TASK REQUIREMENTS:
Go through the records and give each one again exactly, omitting the images.

*** DATASET RECORDS

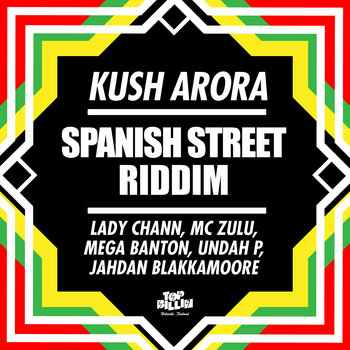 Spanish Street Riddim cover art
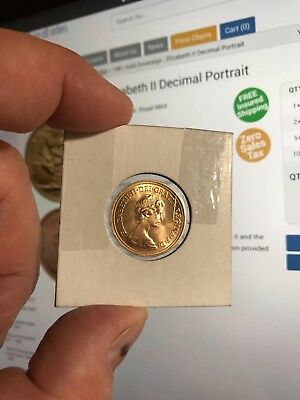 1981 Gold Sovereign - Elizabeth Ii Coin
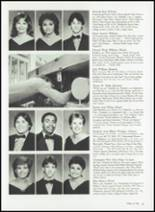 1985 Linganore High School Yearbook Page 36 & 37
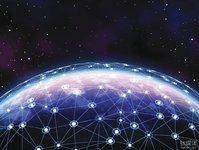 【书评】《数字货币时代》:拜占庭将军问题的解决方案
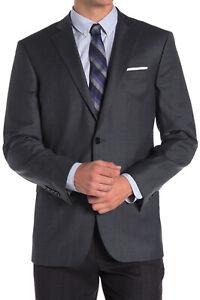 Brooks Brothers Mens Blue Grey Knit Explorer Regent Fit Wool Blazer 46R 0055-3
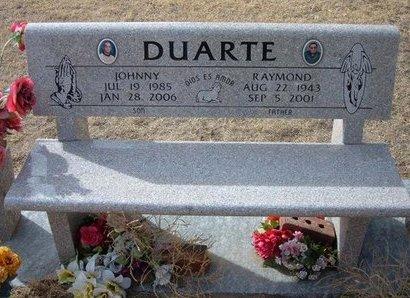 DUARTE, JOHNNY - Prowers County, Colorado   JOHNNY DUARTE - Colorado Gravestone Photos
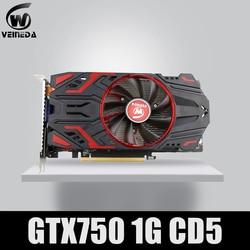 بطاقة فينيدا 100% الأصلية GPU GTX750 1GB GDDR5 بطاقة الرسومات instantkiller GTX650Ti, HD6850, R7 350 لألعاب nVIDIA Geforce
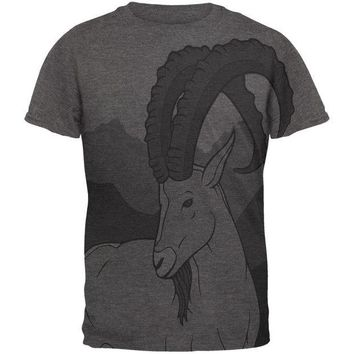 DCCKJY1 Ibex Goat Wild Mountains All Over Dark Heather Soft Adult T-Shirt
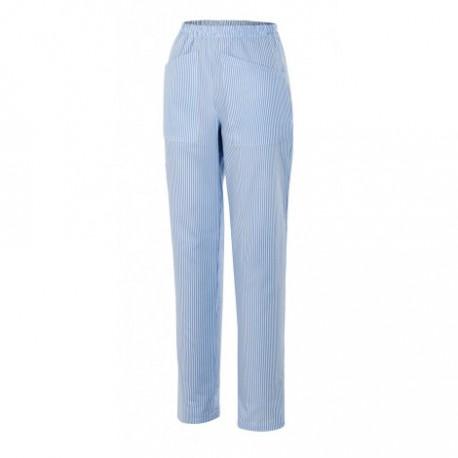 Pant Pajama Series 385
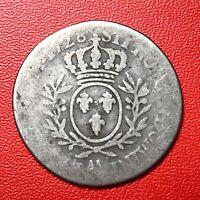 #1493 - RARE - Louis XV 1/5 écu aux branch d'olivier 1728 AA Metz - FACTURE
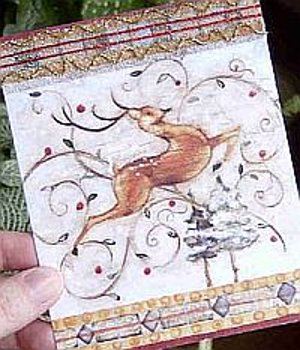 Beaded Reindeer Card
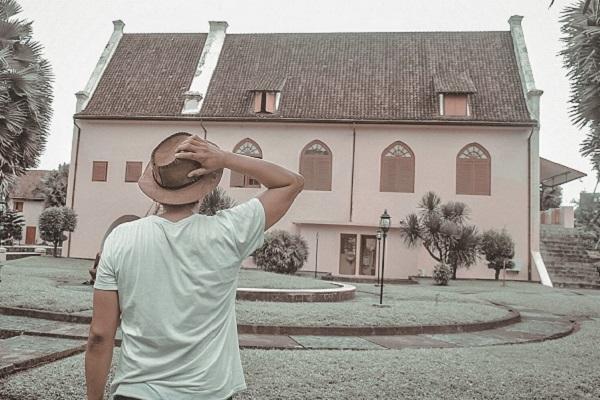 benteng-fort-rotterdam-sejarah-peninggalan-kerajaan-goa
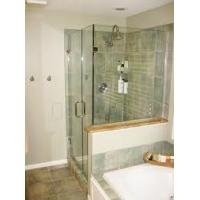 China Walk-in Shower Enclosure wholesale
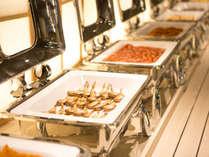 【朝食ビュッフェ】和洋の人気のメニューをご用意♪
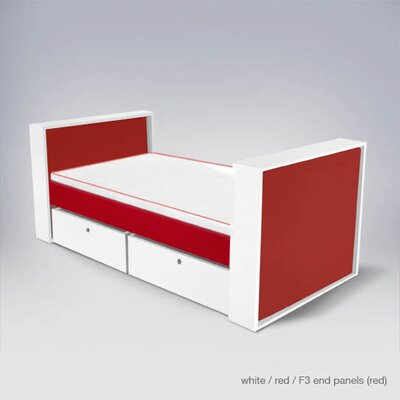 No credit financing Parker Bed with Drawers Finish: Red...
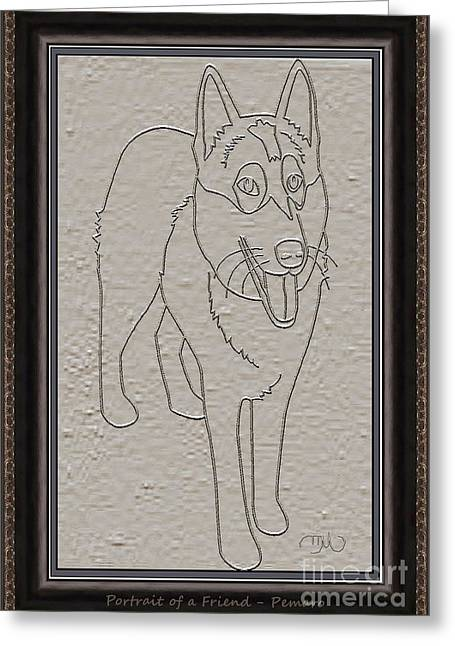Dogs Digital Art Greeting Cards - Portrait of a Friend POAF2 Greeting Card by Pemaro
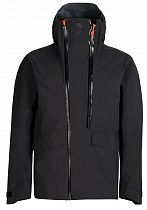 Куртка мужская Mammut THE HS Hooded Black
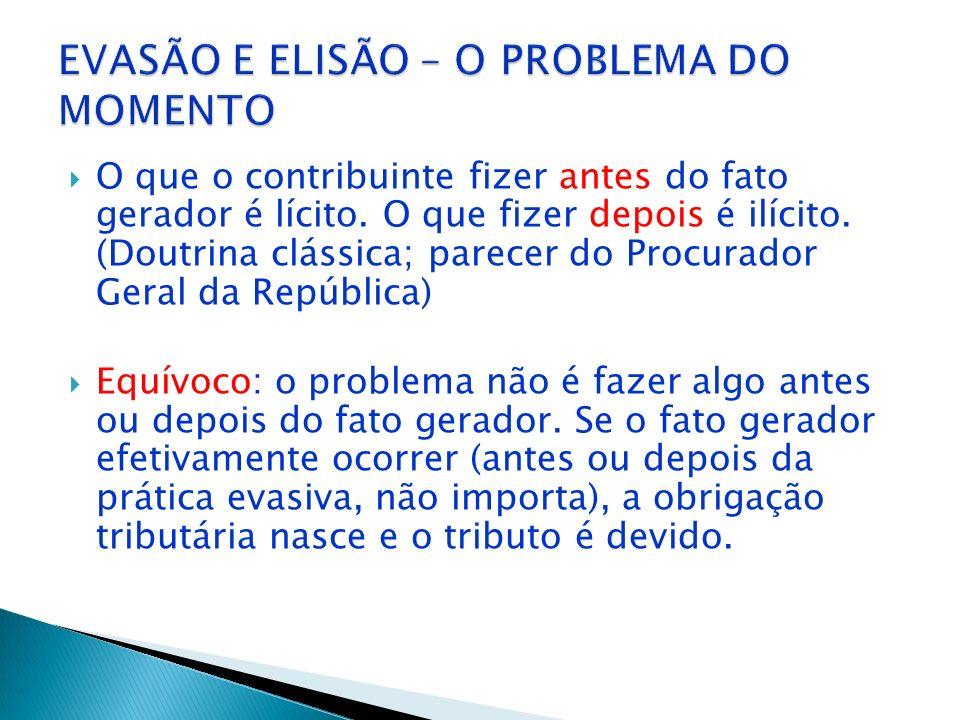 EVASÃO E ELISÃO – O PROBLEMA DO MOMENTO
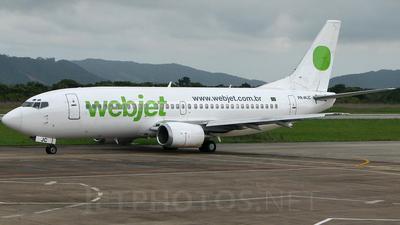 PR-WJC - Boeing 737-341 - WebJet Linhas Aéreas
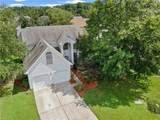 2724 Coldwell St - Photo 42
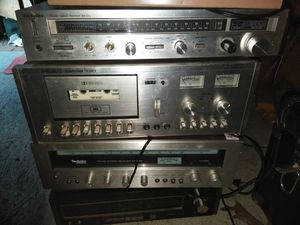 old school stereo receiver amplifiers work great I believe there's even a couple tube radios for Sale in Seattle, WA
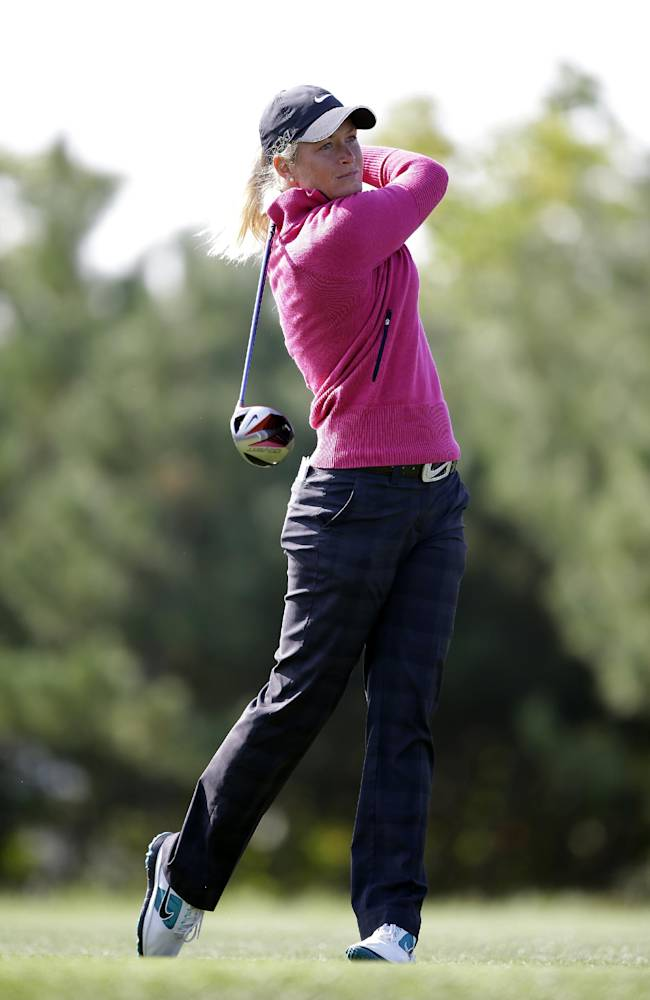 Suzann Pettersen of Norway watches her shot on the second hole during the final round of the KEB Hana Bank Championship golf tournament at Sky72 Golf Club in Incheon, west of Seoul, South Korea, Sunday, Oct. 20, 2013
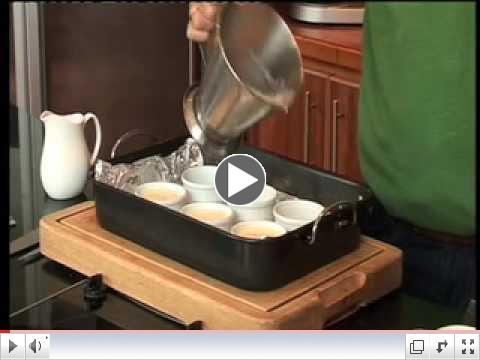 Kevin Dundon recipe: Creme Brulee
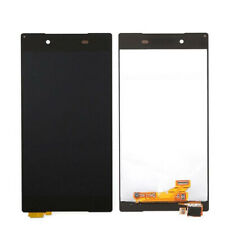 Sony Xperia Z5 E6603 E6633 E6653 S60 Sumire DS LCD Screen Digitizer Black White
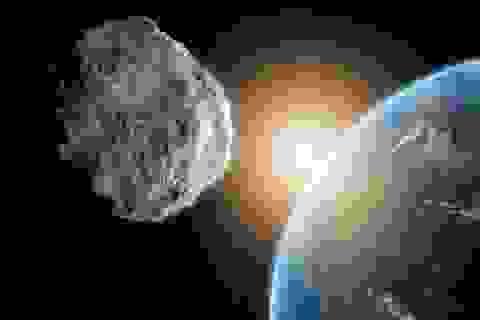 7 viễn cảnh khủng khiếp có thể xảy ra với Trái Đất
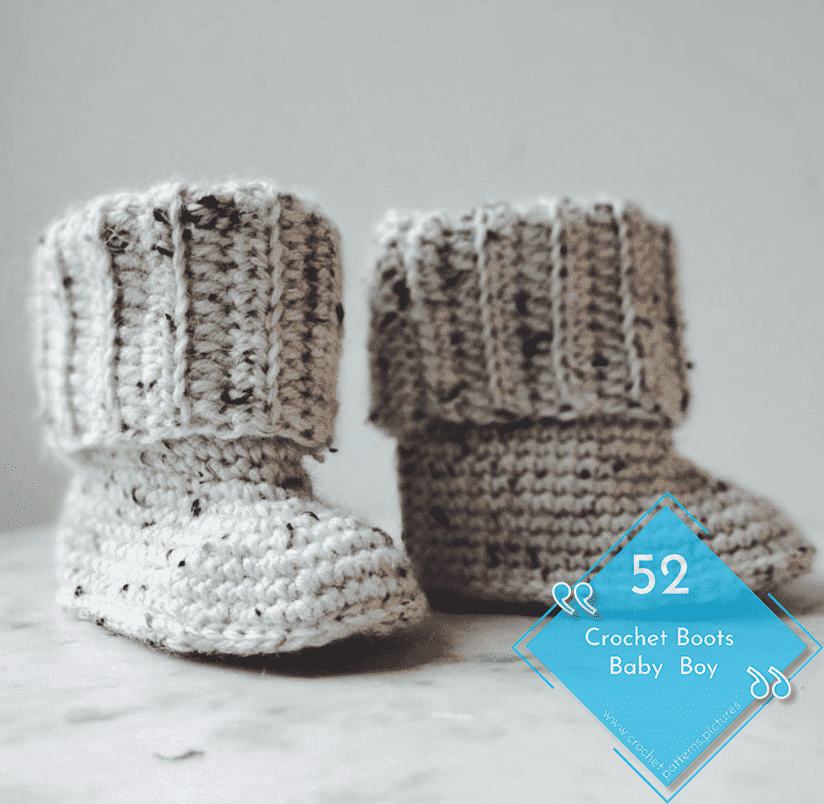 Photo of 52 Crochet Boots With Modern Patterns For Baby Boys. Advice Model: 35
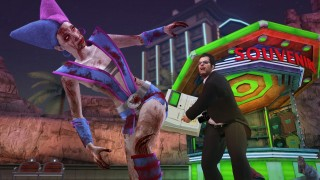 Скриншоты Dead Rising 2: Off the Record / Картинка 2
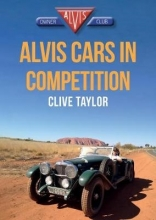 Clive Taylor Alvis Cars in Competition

******

SOLVED EXERCISE:
 Spanish Street Riddim cover art
 1981 Gold Sovereign - Elizabeth Ii Coin
 1985 Linganore High School Yearbook Page 36 & 37
 【书评】《数字货币时代》:拜占庭将军问题的解决方案
 Brooks Brothers Mens Blue Grey Knit Explorer Regent Fit Wool Blazer 46R 0055-3
 DUARTE, JOHNNY - Prowers County, Colorado   JOHNNY DUARTE - Colorado Gravestone Photos
 بطاقة فينيدا 100% الأصلية GPU GTX750 1GB GDDR5 بطاقة الرسومات instantkiller GTX650Ti, HD6850, R7 350 لألعاب nVIDIA Geforce
 DCCKJY1 Ibex Goat Wild Mountains All Over Dark Heather Soft Adult T-Shirt
 Pant Pajama Series 385
 #1493 - RARE - Louis XV 1/5 écu aux branch d'olivier 1728 AA Metz - FACTURE
 Beaded Reindeer Card
 benteng-fort-rotterdam-sejarah-peninggalan-kerajaan-goa
 China Walk-in Shower Enclosure wholesale
 【朝食ビュッフェ】和洋の人気のメニューをご用意♪
 No credit financing Parker Bed with Drawers Finish: Red...
Dogs Digital Art Greeting Cards - Portrait of a Friend POAF2 Greeting Card by Pemaro
 Куртка мужская Mammut THE HS Hooded Black
 EVASÃO E ELISÃO – O PROBLEMA DO MOMENTO
 PR-WJC - Boeing 737-341 - WebJet Linhas Aéreas
 2724 Coldwell St - Photo 42
 old school stereo receiver amplifiers work great I believe there's even a couple tube radios for Sale in Seattle, WA
 Suzann Pettersen of Norway watches her shot on the second hole during the final round of the KEB Hana Bank Championship golf tournament at Sky72 Golf Club in Incheon, west of Seoul, South Korea, Sunday, Oct. 20, 2013
 Kevin Dundon recipe: Creme Brulee
 Sony Xperia Z5 E6603 E6633 E6653 S60 Sumire DS LCD Screen Digitizer Black White
 7 viễn cảnh khủng khiếp có thể xảy ra với Trái Đất
 Photo of 52 Crochet Boots With Modern Patterns For Baby Boys. Advice Model: 35
 Скриншоты Dead Rising 2: Off the Record / Картинка 2
 Clive Taylor Alvis Cars in Competition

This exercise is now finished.